Instruction
Collect every line from the rows below that contains the word "program", treating uppercase and lowercase letters as different.

Exercise data
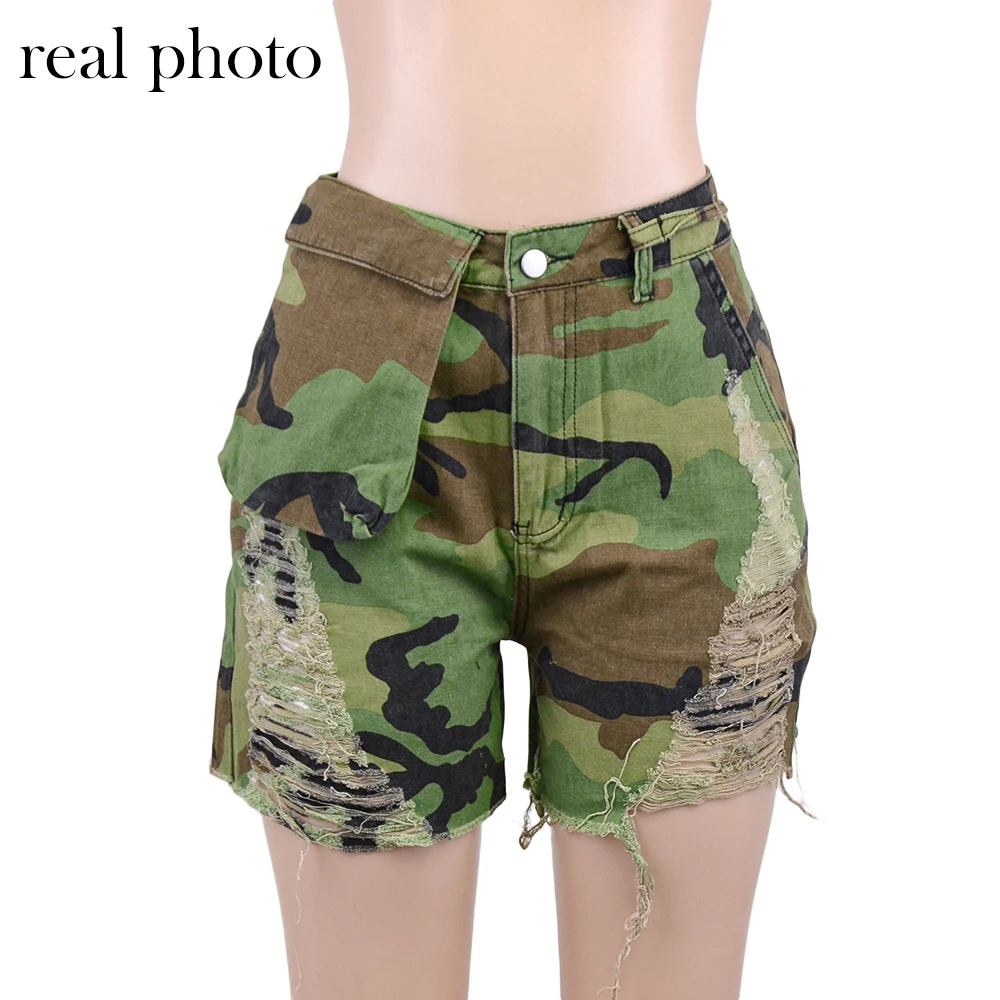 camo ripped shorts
...
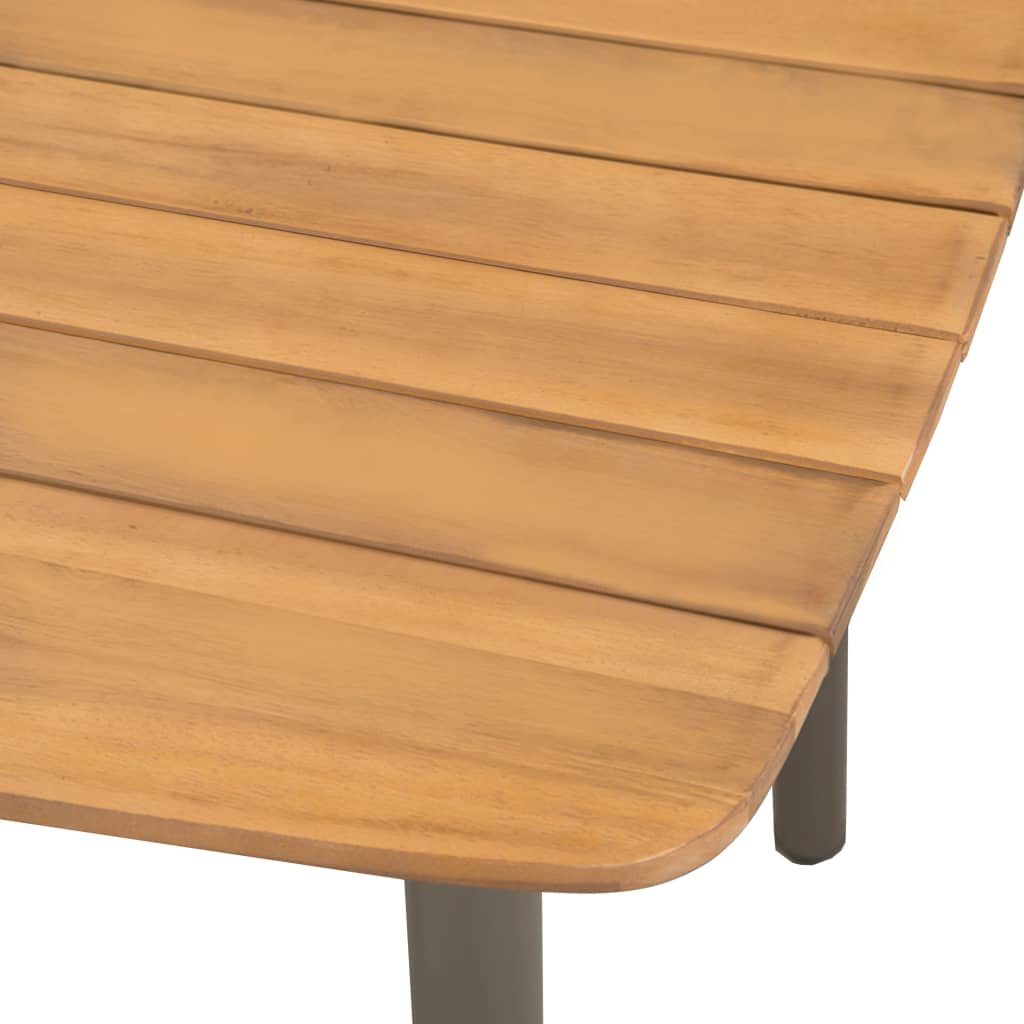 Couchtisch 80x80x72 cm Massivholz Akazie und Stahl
...
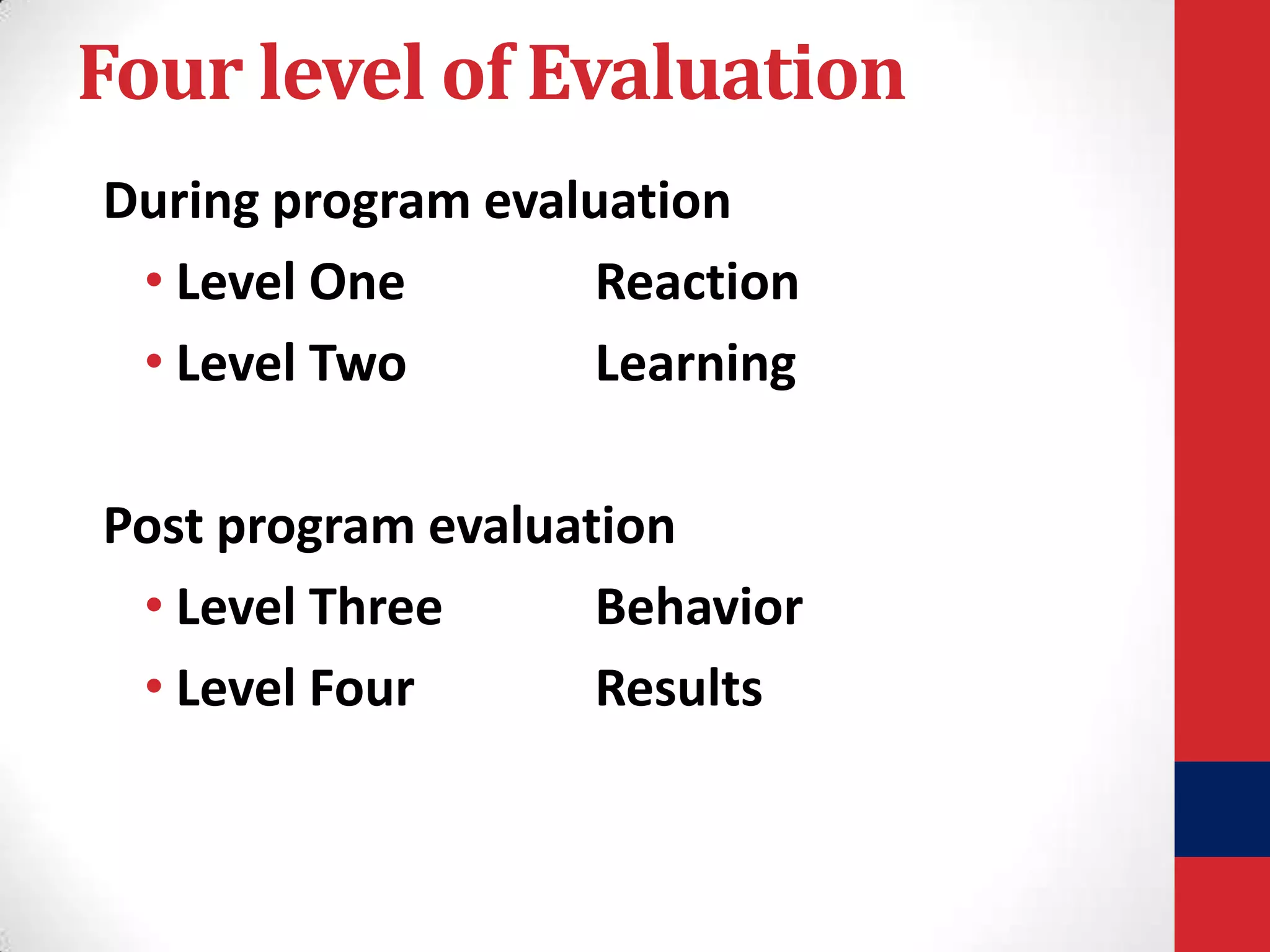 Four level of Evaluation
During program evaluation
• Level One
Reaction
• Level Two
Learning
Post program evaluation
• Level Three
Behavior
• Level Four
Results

Answer
During program evaluation
Post program evaluation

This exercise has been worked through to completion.